# Passage
*** Block opens ***

From Galaxies to Garbage

Julieta Aguilera
9 min readAug 25, 2020

Data visualization: a social commentary

Abstract

The Science, Art and Trash project seeks to make a hidden aspect of reality visible: waste that is hard to convert to something useful as in the case of plastic disposables. The author has lived in the same neighborhood for over 20 years, picking up litter from the front yard almost every day. Streets are generally clean because almost all neighbors do the same. Yet the question of behavior change in terms of avoiding disposables has remained hidden in the act of putting litter away without knowing how much is really out there. Enter citizen and community science data collection and classification projects which afford knowledge gains, and can allow neighbors to see what others have found and, in doing so, appreciate the extent of the pollution. They not only make the subject of garbage and its relation to personal behavior visible, but also afford experiencing how data is important for decision making as part of collective effort. To amplify the visibility of the data in the community, it was compiled into an array and then digitally overexposed into a fragment of a historical postcard in a mosaic fashion. From a distance, the building landmarks in the postcard can be discerned. When close to the image, each piece of litter can be clearly recognized, inviting viewers to reflect not only on the individual pieces depicted, but on the amount of trash that makes the resolution of the image possible. Several local businesses and institutions near the village main street participated in a mini traveling exhibit where the image was hosted by each location two weeks at a time, either in a wall inside the location, or in a display window during the Summer and Fall of 2019.

*** Block closes ***

# Information supplied
*** Block opens ***

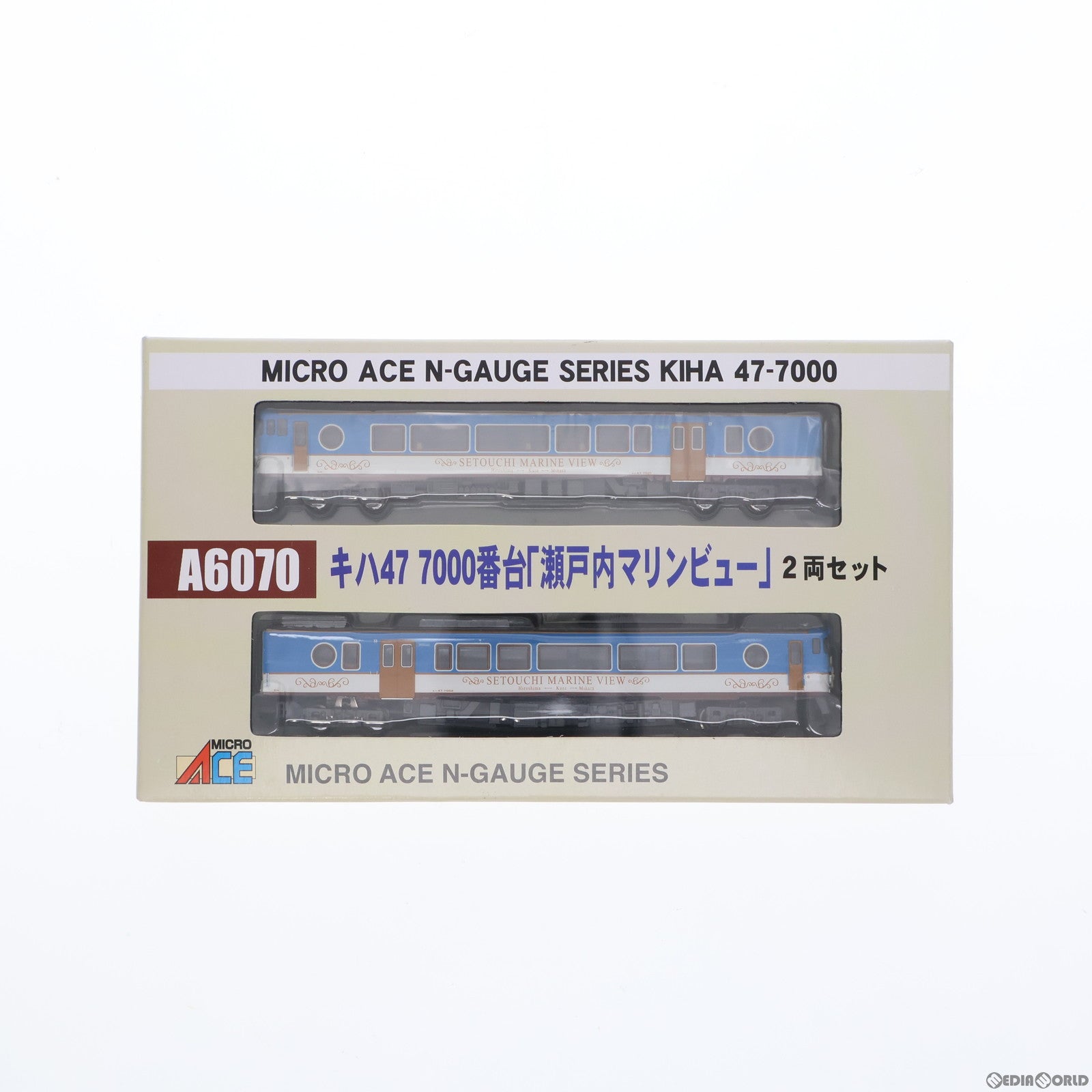 【中古即納】[RWM] A6070 キハ47 7000番台「瀬戸内マリンビュー」 2両セット(動力付き) Nゲージ 鉄道模型 MICRO ACE(マイクロエース)(20100530)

*** Block closes ***

# Directions
Print the full Science, Art and Trash article verbatim, keeping every line as it appears.

# Answer space
From Galaxies to Garbage

Julieta Aguilera
9 min readAug 25, 2020

Data visualization: a social commentary

Abstract

The Science, Art and Trash project seeks to make a hidden aspect of reality visible: waste that is hard to convert to something useful as in the case of plastic disposables. The author has lived in the same neighborhood for over 20 years, picking up litter from the front yard almost every day. Streets are generally clean because almost all neighbors do the same. Yet the question of behavior change in terms of avoiding disposables has remained hidden in the act of putting litter away without knowing how much is really out there. Enter citizen and community science data collection and classification projects which afford knowledge gains, and can allow neighbors to see what others have found and, in doing so, appreciate the extent of the pollution. They not only make the subject of garbage and its relation to personal behavior visible, but also afford experiencing how data is important for decision making as part of collective effort. To amplify the visibility of the data in the community, it was compiled into an array and then digitally overexposed into a fragment of a historical postcard in a mosaic fashion. From a distance, the building landmarks in the postcard can be discerned. When close to the image, each piece of litter can be clearly recognized, inviting viewers to reflect not only on the individual pieces depicted, but on the amount of trash that makes the resolution of the image possible. Several local businesses and institutions near the village main street participated in a mini traveling exhibit where the image was hosted by each location two weeks at a time, either in a wall inside the location, or in a display window during the Summer and Fall of 2019.